* **Provided data**

§ §

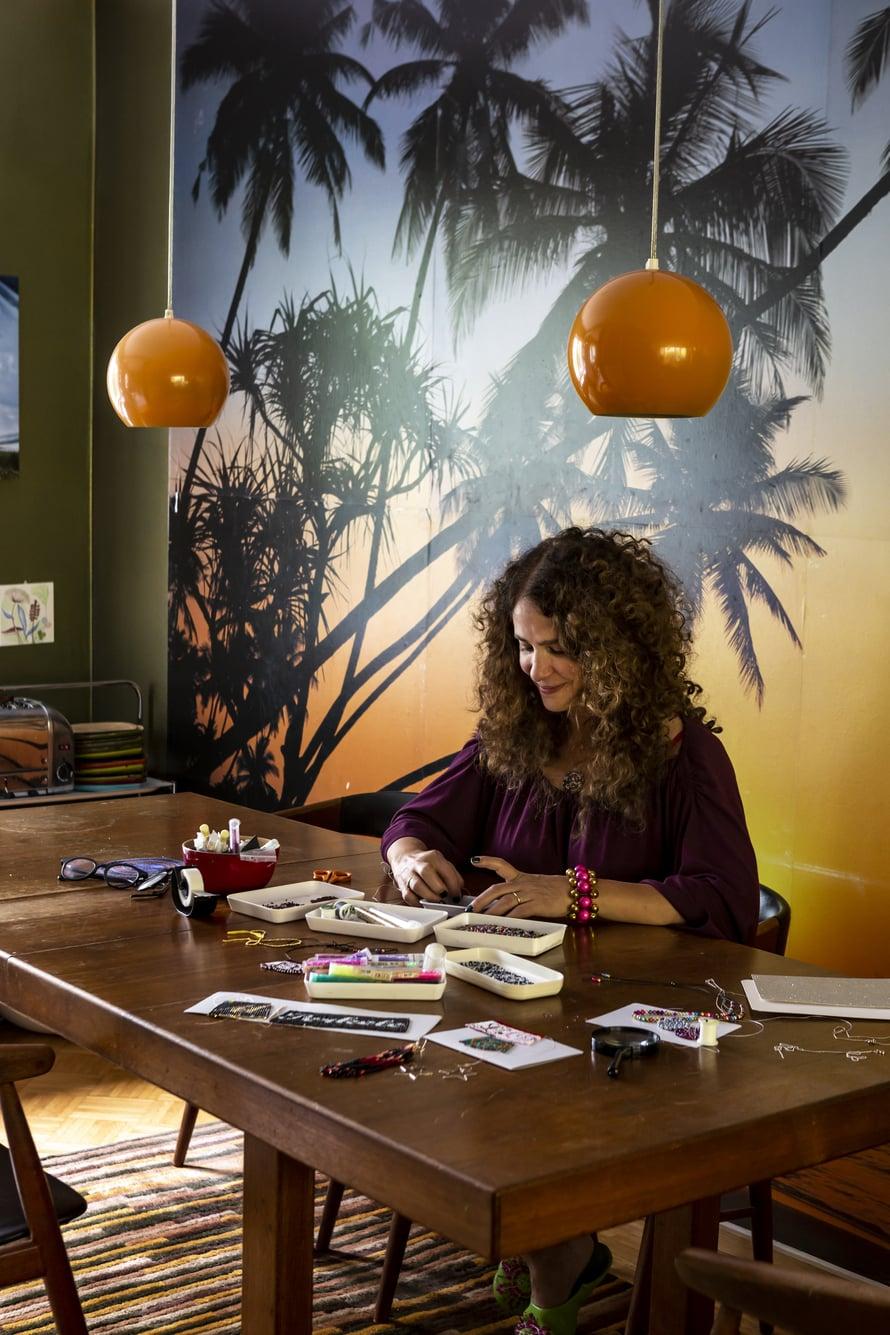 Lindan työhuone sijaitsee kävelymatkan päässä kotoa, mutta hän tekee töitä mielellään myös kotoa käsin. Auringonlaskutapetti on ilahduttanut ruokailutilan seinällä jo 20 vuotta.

§ §

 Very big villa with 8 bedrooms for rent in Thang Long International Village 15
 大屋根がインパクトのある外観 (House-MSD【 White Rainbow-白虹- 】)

§ §

* **Task statement**
Output the lines of the records above exactly as they appear, from the line containing "Very big villa" through the line containing "大屋根がインパクトのある外観 (House-MSD【 White".

* **Answer section**
 Very big villa with 8 bedrooms for rent in Thang Long International Village 15
 大屋根がインパクトのある外観 (House-MSD【 White Rainbow-白虹- 】)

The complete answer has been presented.